É muito interessante como a jornada de Tuca é projetada em sua caracterização. Conforme Kaio vai se aproximando dele, o homem mais velho vai removendo peças, mostrando o rosto, os braços, trazendo cigarros e bebidas como que mostrando sua verdadeira personalidade, que antes estava escondida em camisas, chapéu e óculos, em uma tristeza e falta de esperança que o menino mais jovem consegue adentrar e de alguma forma, modificar. O visual de ambos é alterado ao fim, casando suas imagens e formas de ser com a música que fazem juntos e o cenário em que a apresentam.
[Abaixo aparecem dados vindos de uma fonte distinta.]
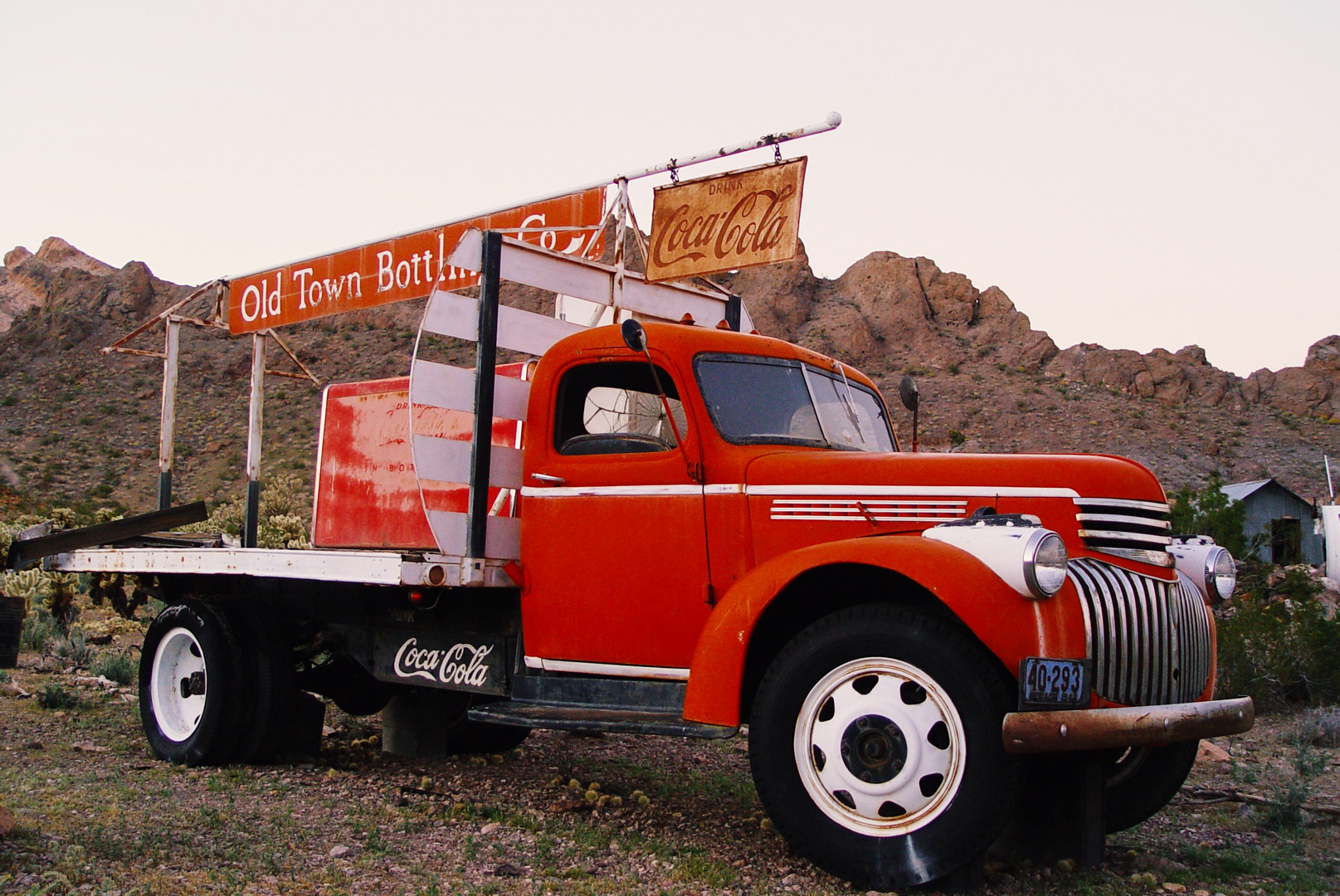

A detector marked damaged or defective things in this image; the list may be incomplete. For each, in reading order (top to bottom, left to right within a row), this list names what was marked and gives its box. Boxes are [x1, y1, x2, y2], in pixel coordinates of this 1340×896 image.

rusty metal sign [227, 189, 604, 332]
rusty metal sign [647, 156, 806, 284]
Essa viagem musical cheia de encantos pelo cenário urbano que se relaciona constantemente nas cenas com sua dupla de protagonistas, tem pé no chão o suficiente para não criar sortes irreais para Tuca e Kaio, mas também não é pessimista, longe disso. Centro Ilusão tem alma de artista e encontra nas dificuldades uma maneira de unir as duas gerações distantes para renovar suas perspectivas. Quem trabalha com arte sabe que ganhar dinheiro é tão necessário quanto utópico às vezes e, mesmo assim, seguimos, porque é uma paixão impossível de se largar. Então, Diógenes não vê com tristeza a venda da guitarra nem a falta de sucesso de seus personagens no laboratório que os uniu, pois coloca a beleza justamente nesse encontro do qual nascem novas músicas. O palco aberto em cena transpira o som dando todo destaque para quem o cria e dá vida, a música que dá título ao filme é daquelas que gruda e dessa vez sim, os aplausos são propícios e misturam-se ao da apresentação dentro da tela.